**EXERCISE AIM**
Every line from the line containing "Of the group" through the final line below is to be repeated exactly; no other line is.

Spatial relation data
--- --- ---

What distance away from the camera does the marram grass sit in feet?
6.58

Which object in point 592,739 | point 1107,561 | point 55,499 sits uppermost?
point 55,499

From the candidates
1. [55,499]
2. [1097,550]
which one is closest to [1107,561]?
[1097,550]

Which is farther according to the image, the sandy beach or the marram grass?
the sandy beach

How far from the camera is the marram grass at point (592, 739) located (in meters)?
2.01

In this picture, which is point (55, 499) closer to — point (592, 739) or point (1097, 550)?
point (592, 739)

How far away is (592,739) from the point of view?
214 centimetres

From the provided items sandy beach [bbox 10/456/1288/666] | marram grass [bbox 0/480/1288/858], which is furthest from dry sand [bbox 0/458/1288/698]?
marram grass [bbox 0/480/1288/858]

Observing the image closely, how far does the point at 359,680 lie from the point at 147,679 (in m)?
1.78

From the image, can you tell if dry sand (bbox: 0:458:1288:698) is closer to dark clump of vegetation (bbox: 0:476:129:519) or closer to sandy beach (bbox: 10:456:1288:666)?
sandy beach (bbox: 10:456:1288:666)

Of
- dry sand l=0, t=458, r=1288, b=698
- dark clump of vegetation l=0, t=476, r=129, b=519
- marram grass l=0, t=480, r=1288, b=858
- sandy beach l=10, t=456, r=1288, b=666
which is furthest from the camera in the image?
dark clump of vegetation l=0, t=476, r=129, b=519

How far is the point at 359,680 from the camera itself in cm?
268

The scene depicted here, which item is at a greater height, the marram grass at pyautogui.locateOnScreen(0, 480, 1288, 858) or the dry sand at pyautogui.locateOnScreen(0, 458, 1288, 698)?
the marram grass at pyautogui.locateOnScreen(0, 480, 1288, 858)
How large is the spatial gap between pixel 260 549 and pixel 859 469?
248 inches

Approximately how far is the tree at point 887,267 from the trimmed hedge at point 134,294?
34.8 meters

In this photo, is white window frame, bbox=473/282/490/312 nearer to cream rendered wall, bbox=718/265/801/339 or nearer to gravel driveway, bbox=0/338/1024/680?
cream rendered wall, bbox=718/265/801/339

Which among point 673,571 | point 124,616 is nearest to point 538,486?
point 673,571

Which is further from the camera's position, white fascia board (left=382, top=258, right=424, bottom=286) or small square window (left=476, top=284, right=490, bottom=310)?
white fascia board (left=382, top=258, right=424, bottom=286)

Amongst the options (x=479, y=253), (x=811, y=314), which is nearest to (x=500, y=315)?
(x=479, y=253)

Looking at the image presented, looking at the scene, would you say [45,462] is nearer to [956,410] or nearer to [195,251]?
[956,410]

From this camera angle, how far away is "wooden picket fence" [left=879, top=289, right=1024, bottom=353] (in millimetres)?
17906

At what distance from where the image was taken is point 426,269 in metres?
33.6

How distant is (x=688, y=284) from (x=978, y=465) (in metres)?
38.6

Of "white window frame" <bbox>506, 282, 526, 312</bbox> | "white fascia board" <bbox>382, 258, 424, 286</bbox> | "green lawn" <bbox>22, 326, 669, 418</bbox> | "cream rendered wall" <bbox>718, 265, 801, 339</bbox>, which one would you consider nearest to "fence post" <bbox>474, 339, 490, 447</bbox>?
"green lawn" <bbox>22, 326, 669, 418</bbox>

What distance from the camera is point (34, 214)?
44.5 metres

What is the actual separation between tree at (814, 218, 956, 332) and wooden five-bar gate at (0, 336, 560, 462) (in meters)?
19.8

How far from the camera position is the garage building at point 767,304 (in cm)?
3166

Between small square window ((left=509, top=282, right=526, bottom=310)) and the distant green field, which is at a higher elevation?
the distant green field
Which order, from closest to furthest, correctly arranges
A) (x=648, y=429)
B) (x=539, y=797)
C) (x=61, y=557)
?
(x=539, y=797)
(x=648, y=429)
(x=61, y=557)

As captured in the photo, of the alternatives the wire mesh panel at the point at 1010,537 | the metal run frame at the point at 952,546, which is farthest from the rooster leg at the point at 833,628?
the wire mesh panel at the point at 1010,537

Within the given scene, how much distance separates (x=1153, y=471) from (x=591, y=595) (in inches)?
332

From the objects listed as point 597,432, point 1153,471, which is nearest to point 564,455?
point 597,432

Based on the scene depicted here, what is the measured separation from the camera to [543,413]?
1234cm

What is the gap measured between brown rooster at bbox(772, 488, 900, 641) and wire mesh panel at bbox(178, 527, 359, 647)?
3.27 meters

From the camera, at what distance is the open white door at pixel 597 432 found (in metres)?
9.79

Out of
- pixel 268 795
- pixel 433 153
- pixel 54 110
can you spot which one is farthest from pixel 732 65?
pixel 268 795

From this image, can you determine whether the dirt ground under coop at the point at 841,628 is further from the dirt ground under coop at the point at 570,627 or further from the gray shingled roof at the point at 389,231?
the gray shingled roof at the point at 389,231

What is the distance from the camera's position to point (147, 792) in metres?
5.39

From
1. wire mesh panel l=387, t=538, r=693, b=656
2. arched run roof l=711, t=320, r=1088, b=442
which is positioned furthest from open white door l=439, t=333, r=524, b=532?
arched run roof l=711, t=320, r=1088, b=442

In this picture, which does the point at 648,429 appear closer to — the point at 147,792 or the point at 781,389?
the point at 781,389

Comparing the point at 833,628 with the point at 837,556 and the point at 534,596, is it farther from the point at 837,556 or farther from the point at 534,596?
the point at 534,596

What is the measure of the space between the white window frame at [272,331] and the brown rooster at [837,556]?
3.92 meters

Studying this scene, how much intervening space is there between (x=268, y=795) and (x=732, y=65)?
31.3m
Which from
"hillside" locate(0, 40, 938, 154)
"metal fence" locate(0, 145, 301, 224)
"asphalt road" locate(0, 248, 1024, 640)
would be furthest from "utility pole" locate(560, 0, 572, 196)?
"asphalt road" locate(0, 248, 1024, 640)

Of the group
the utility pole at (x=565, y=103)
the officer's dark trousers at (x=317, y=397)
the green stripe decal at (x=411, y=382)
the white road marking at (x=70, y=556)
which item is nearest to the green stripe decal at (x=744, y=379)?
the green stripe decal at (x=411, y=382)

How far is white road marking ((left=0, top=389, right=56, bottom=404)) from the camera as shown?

--- --- ---

**CORRECT OUTPUT**
Of the group
the utility pole at (x=565, y=103)
the officer's dark trousers at (x=317, y=397)
the green stripe decal at (x=411, y=382)
the white road marking at (x=70, y=556)
which item is nearest to the green stripe decal at (x=744, y=379)?
the green stripe decal at (x=411, y=382)

How far is white road marking ((left=0, top=389, right=56, bottom=404)) from the camera as shown?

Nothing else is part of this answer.